Document:
>> START

//Write a C++ program to determine and print the sum of the series ( 1/6 + 1/10 + 1/14 + … + 1/(2*(2*n+1)) )for a given value of n. The value of n should be given interactively through the terminal. (Note: You will only get credit if you use a loop!)

so i have to find the sum and i have tried it for a while and i cant get it. im using this code and it works good if the series was (6+10+14+...+(2*(2*n+1)) ), but as soon as i try to put "1/(2*(2*n+1)) " i get a zero as the answer. i know its something simple since we are not that advanced in class but i still cant find it. thank you very much for any help.

#include <iostream>
#include <cmath>
using namespace std;
int main( void )

int iCount = 0, iMax = 0;
float iAns = 0;

cout << "Enter a positive integer for n:" << endl;
cin >> iMax;

for( iCount=1; iCount <= iMax; iCount++ )
iAns = iAns + 2*((iCount*2)+1) ; // the 2*((iCount*2)+1) works if the series was (6+10+14+...), and as soon as i put a 1/ in front of it instead of giving me the right answer it gives me 0.

cout << "The sum of this series is: " << iAns << endl;

return 1;

I'd suggest printing the sum at each iteration of the loop to see what is happening. If you can't get it, post code without any user input that produces a result that you are not expecting.

You have made the classic error, that always seems to trip up beginners: That is if you use integers, then you get integer arithmetic :

Consider this code:

std::cout<<"1/4 == "<<1/4<<std::endl;

That will print the unexpected value: 0. That is because 1 and 4 are both integers and fractions cannot be represented in an integer value, therefore they are truncated.

>> END

Problem to solve: According to the forum thread, why does the expression 1/4 print 0? The data that follows is not needed for anything here.

Dataset excerpts:
>> START

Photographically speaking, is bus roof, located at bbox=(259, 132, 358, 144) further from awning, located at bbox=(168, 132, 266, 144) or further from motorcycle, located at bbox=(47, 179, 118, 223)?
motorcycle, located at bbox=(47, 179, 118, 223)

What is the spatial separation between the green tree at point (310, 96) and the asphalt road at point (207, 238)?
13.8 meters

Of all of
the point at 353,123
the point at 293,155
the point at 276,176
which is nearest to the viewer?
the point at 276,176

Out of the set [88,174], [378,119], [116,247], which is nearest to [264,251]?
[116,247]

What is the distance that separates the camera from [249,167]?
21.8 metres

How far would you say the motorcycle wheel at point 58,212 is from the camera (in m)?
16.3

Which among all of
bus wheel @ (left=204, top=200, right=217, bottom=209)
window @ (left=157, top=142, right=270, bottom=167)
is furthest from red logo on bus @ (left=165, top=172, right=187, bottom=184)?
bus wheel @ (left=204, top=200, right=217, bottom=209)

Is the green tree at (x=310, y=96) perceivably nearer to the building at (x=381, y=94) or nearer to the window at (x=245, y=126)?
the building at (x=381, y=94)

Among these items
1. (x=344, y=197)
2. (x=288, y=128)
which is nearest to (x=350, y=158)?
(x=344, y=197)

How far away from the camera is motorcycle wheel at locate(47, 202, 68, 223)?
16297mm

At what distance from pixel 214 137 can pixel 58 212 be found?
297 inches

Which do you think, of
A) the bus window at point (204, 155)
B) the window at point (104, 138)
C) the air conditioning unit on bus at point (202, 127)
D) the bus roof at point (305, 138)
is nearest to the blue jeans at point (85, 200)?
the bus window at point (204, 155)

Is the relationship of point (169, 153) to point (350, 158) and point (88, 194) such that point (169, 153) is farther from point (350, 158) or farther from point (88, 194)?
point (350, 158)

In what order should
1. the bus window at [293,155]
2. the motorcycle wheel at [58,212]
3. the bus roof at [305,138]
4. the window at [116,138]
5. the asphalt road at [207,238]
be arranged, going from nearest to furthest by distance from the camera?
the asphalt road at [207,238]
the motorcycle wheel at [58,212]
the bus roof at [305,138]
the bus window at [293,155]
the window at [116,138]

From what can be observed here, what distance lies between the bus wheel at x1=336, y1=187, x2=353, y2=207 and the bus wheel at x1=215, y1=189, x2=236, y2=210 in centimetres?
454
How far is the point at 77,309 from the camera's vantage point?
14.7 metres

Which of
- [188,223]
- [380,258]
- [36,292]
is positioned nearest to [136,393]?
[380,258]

>> END

Expected answer: Because 1 and 4 are both integers, and a fraction cannot be represented in an integer value, so it is truncated.